Records for processing:
■ ■ ■

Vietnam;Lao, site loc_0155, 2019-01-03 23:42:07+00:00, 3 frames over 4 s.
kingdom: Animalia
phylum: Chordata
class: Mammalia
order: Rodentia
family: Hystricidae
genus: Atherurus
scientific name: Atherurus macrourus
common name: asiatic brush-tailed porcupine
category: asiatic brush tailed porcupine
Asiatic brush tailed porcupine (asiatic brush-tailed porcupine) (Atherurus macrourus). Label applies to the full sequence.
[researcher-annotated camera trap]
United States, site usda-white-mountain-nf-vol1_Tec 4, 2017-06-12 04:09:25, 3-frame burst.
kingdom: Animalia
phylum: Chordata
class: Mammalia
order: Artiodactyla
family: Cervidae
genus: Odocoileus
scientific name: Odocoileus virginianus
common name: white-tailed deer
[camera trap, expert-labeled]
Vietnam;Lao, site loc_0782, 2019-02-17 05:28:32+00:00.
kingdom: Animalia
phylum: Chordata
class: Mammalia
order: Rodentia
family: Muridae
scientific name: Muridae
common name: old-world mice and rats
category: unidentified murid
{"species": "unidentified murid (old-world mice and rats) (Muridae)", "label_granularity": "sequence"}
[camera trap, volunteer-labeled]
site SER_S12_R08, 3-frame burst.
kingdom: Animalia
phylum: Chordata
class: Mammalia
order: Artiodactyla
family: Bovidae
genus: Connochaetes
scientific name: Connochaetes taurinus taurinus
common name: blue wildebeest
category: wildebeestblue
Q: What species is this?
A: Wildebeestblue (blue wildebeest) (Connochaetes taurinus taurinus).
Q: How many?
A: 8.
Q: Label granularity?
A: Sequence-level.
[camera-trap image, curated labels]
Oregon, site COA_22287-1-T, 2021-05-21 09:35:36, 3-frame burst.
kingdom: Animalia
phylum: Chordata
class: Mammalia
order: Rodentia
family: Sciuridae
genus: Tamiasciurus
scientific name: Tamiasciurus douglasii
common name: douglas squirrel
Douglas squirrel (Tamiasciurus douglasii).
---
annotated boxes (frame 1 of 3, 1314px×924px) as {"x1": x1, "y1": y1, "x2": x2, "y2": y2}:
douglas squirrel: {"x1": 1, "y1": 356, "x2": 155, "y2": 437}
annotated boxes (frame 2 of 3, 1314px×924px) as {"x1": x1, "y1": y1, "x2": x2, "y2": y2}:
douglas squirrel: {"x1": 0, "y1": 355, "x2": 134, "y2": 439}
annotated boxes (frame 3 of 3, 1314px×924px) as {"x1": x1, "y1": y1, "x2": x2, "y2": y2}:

■ ■ ■

Task details: Tell how many lines in the entries contain the string "burst". Give the number and nothing more.

Written reply: 3